ANN Model to Predict Stock Prices at Stock Exchange Markets
This addresses the problem of inaccurate stock price predictions for stockbrokers and investors, but it is incremental as it applies an existing neural network method to financial data.
The research tackled stock price prediction by developing an artificial neural network model, achieving a mean absolute percentage error (MAPE) between 0.71% and 2.77% on data from stock markets like Nairobi Securities Exchange and New York Stock Exchange.

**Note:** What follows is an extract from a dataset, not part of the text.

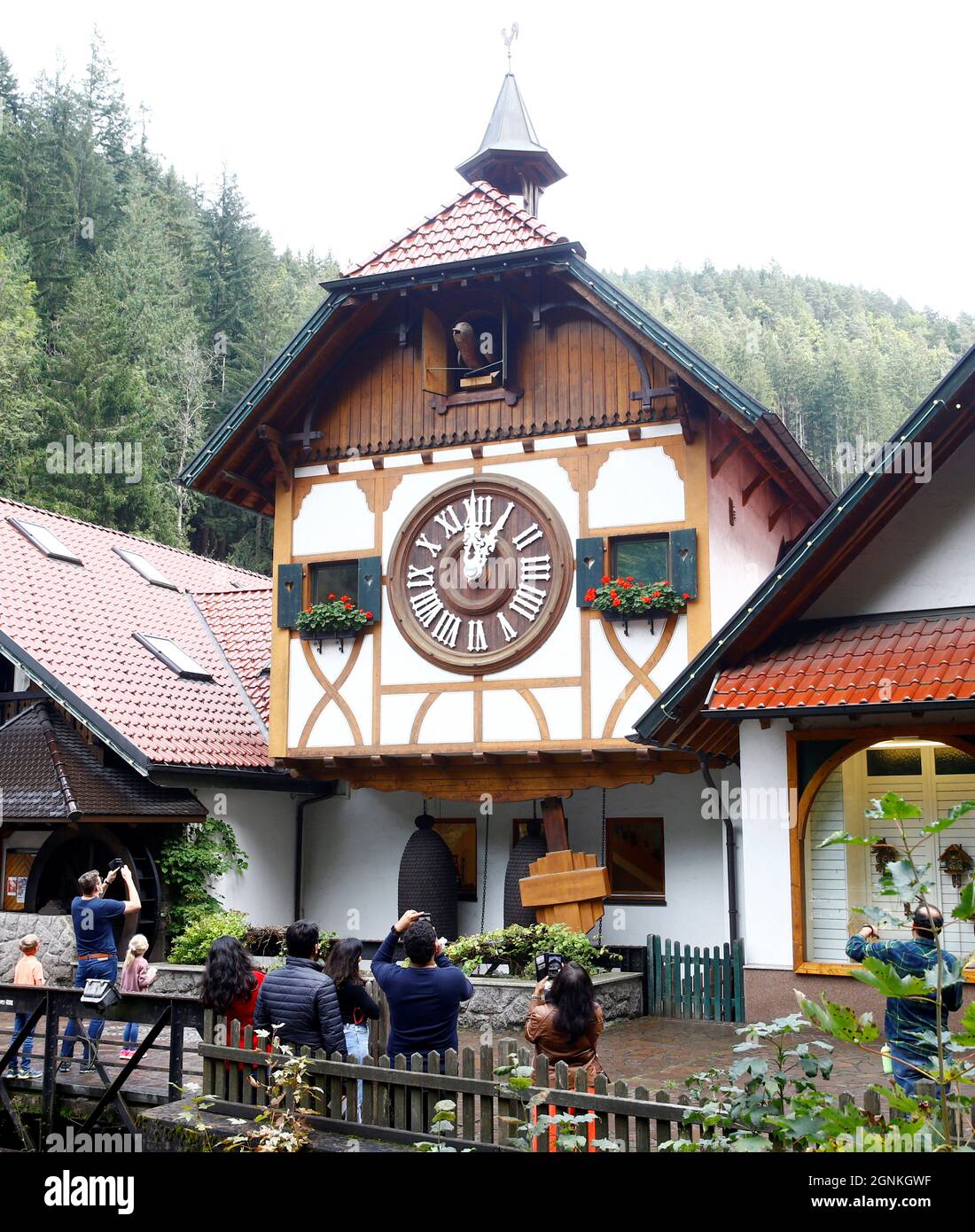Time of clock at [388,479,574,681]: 12:04
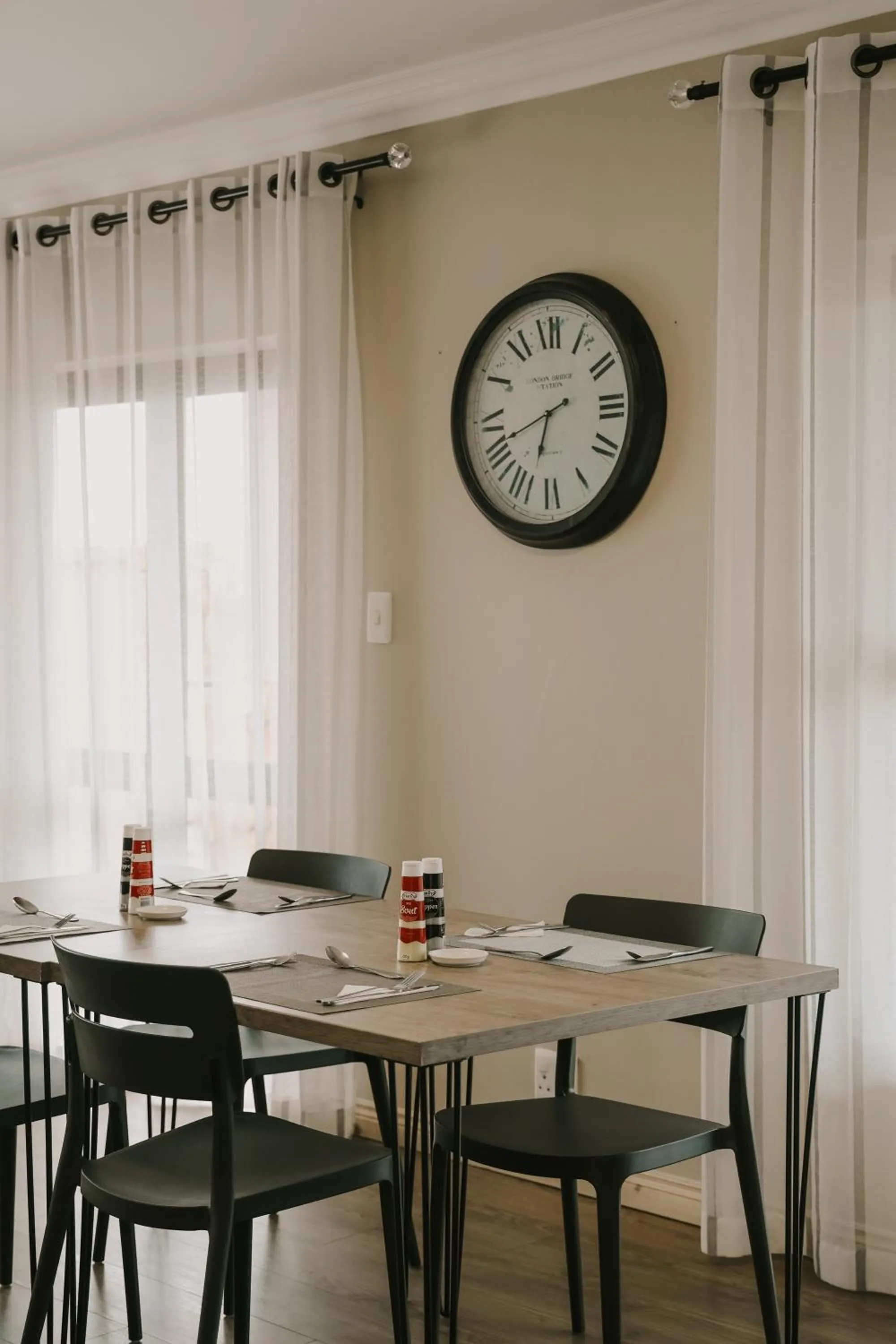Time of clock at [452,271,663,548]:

Stock exchanges are considered major players in financial sectors of many countries. Most Stockbrokers, who execute stock trade, use technical, fundamental or time series analysis in trying to predict stock prices, so as to advise clients. However, these strategies do not usually guarantee good returns because they guide on trends and not the most likely price. It is therefore necessary to explore improved methods of prediction. The research proposes the use of Artificial Neural Network that is feedforward multi-layer perceptron with error backpropagation and develops a model of configuration 5:21:21:1 with 80% training data in 130,000 cycles. The research develops a prototype and tests it on 2008-2012 data from stock markets e.g. Nairobi Securities Exchange and New York Stock Exchange, where prediction results show MAPE of between 0.71% and 2.77%. Validation done with Encog and Neuroph realized comparable results. The model is thus capable of prediction on typical stock markets.